*** Supplied data ***

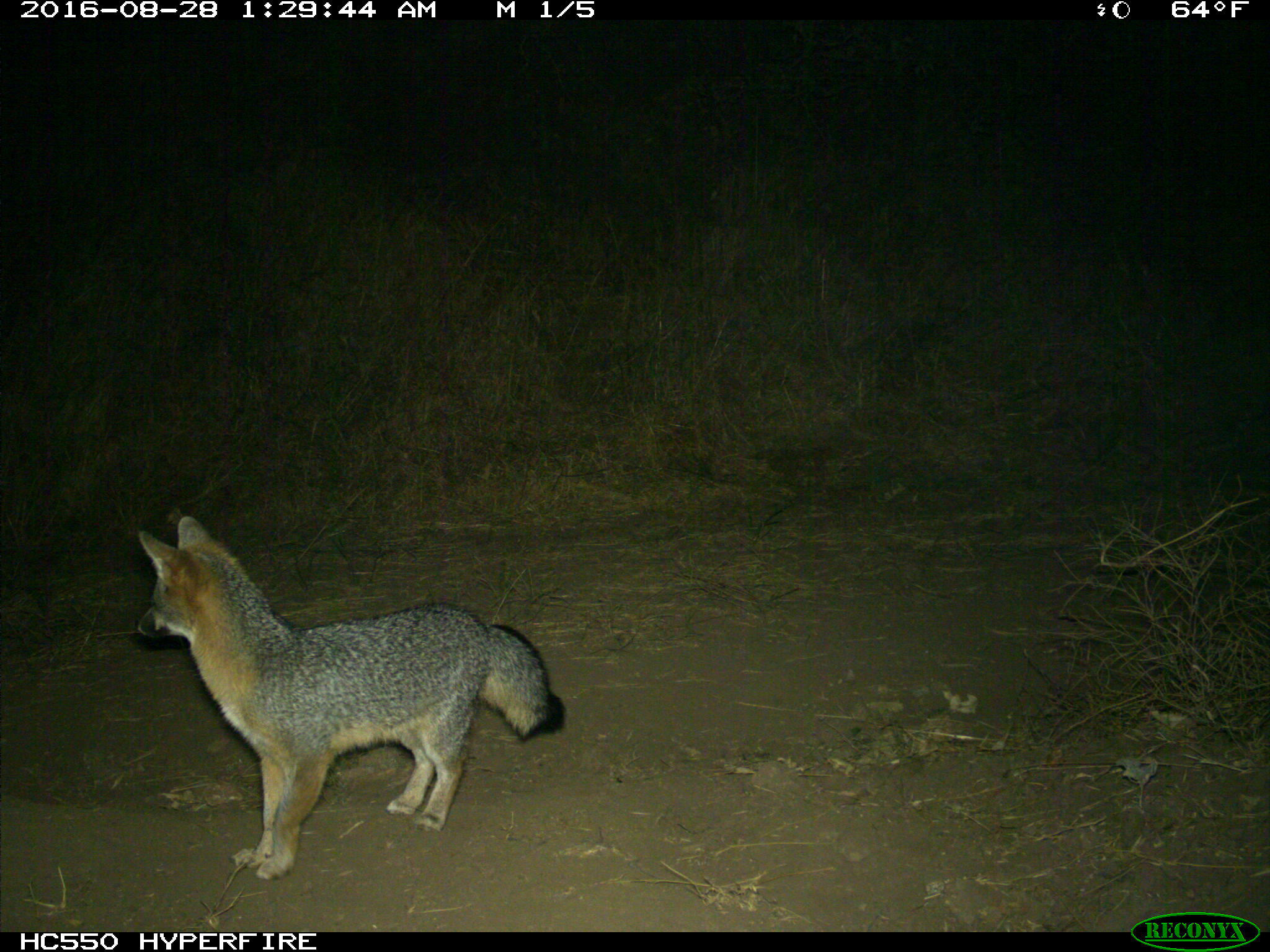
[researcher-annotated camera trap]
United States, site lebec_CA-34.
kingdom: Animalia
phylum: Chordata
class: Mammalia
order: Carnivora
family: Canidae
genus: Urocyon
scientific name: Urocyon cinereoargenteus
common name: gray fox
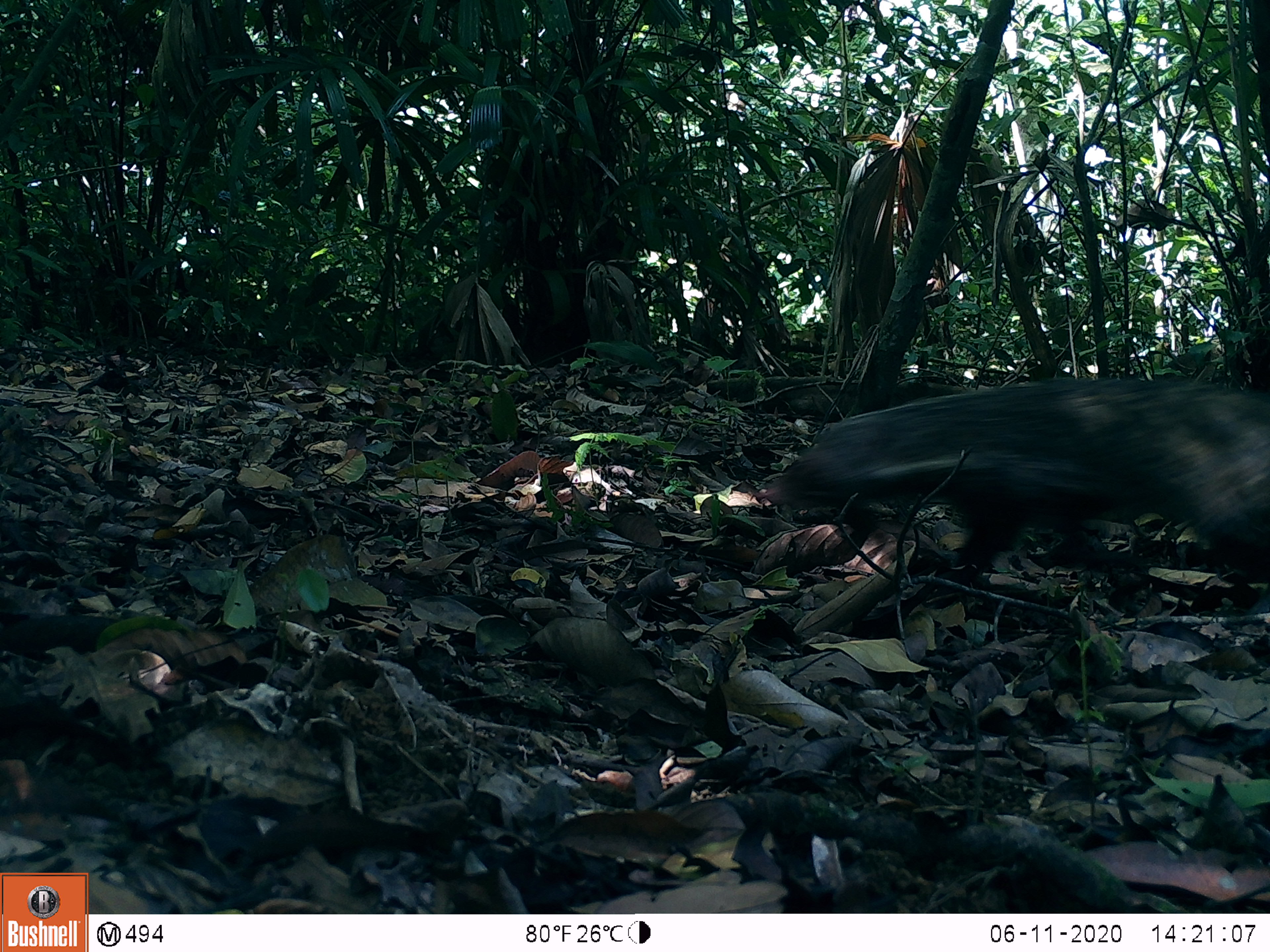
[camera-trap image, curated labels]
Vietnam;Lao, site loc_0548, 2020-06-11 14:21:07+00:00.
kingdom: Animalia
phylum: Chordata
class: Mammalia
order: Carnivora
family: Herpestidae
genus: Urva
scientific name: Urva urva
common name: crab-eating mongoose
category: crab eating mongoose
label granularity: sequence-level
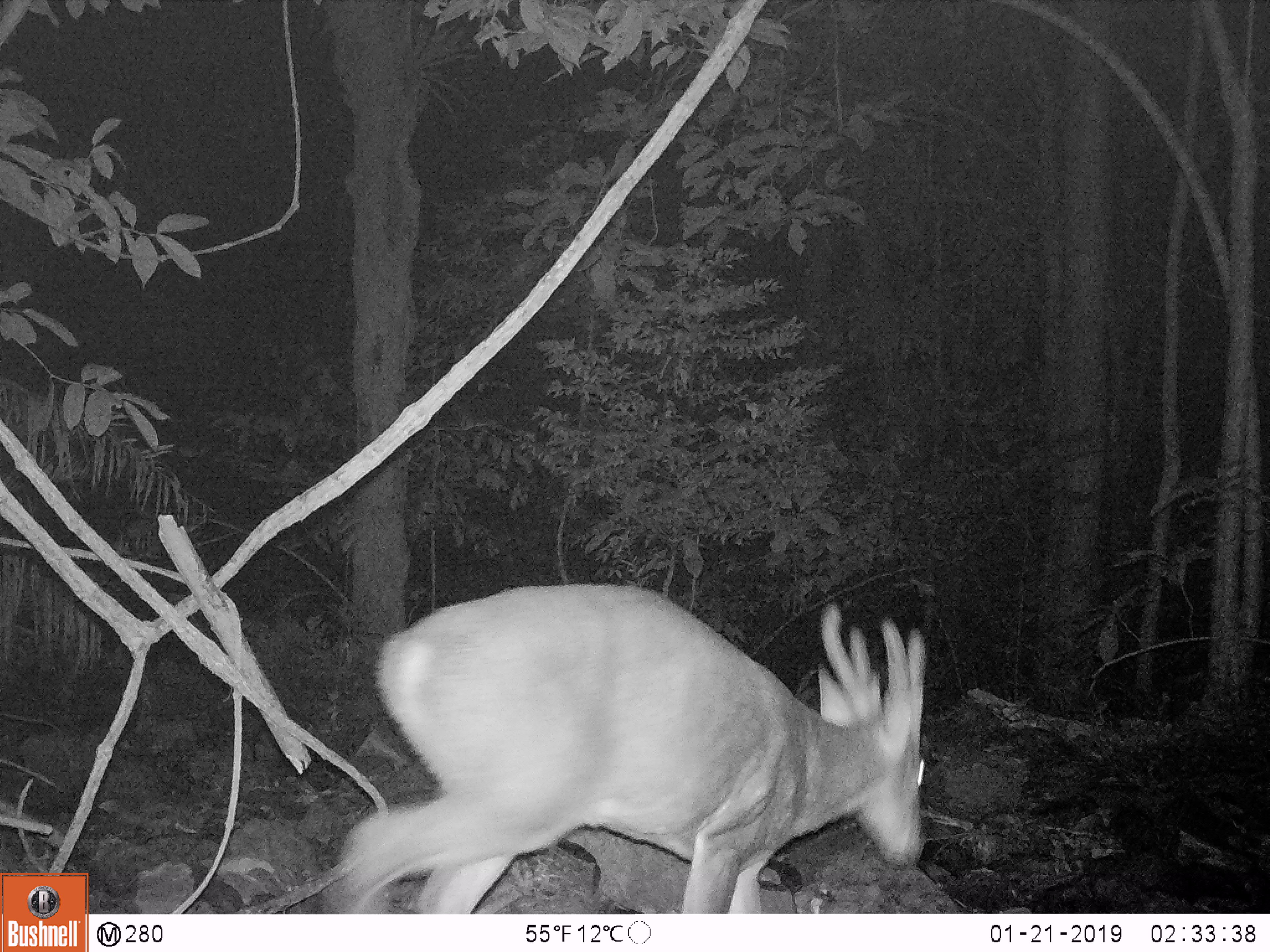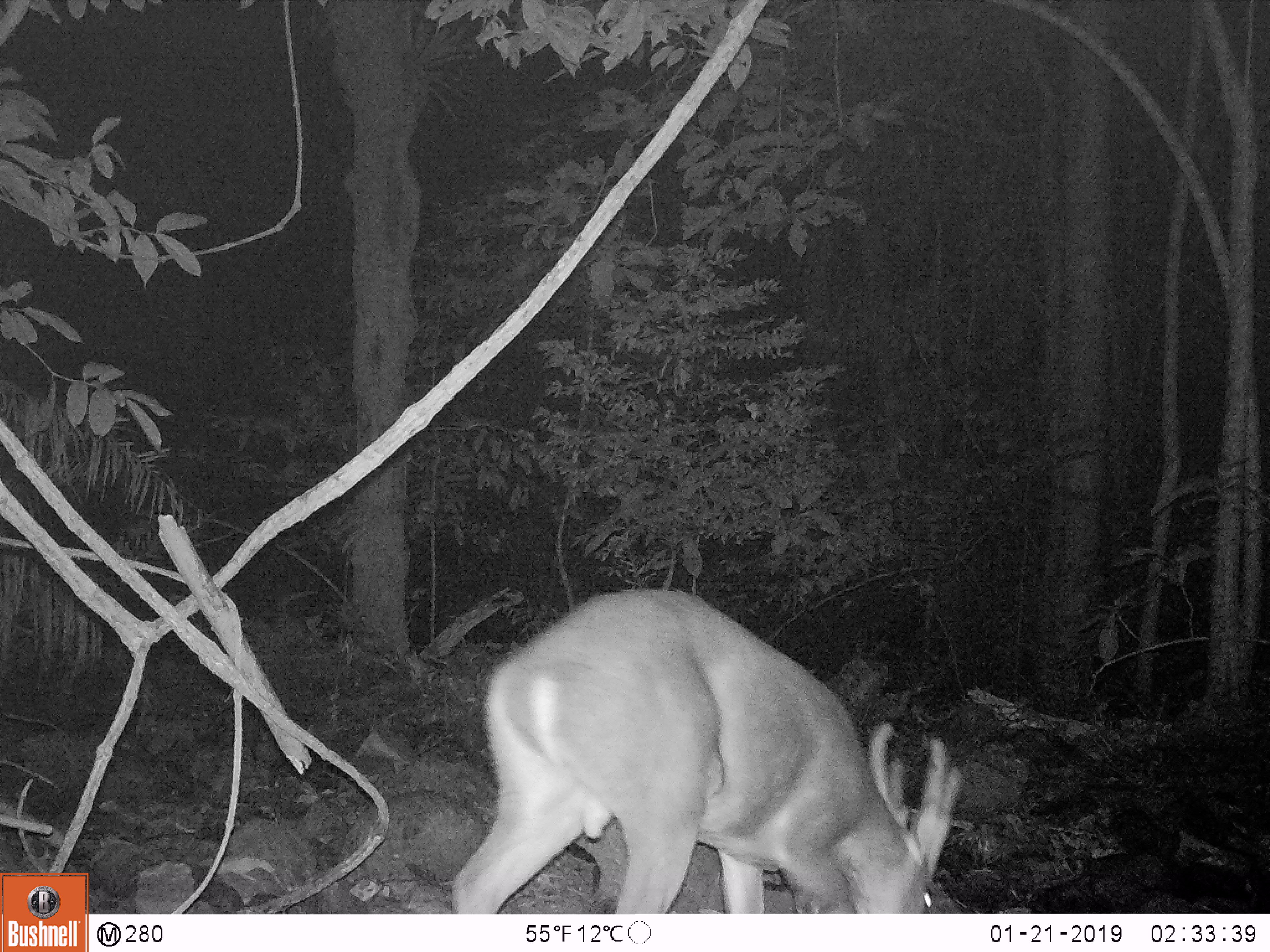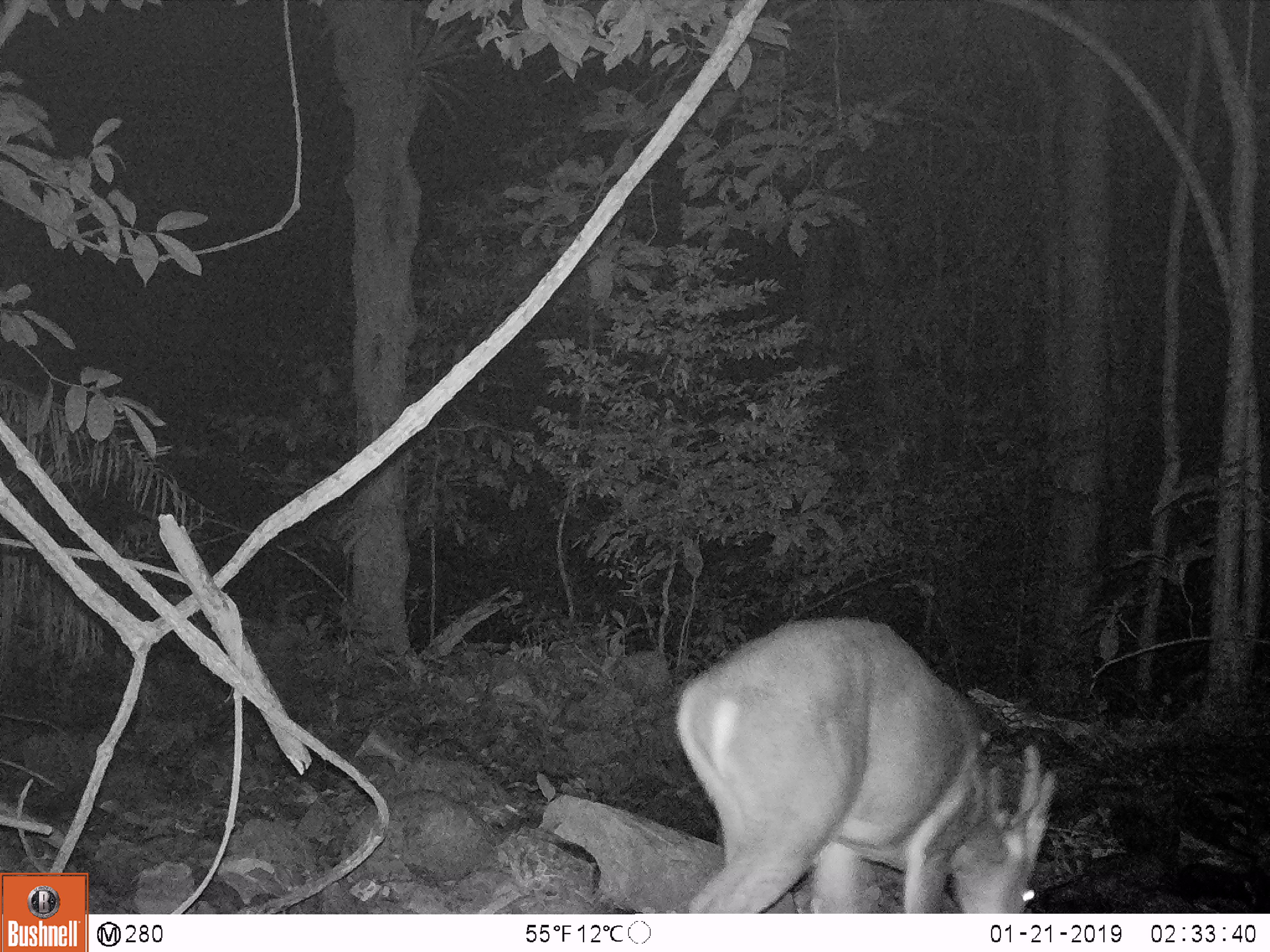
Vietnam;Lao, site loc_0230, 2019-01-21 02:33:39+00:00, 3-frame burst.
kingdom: Animalia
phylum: Chordata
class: Mammalia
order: Artiodactyla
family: Cervidae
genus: Muntiacus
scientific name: Muntiacus vuquangensis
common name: large-antlered muntjac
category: large antlered muntjac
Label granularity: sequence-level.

*** End of Supplied data ***

Return all lines of the data in which the string "Vietnam" appears.

**Answer to this problem**.
Vietnam;Lao, site loc_0548, 2020-06-11 14:21:07+00:00.
Vietnam;Lao, site loc_0230, 2019-01-21 02:33:39+00:00, 3-frame burst.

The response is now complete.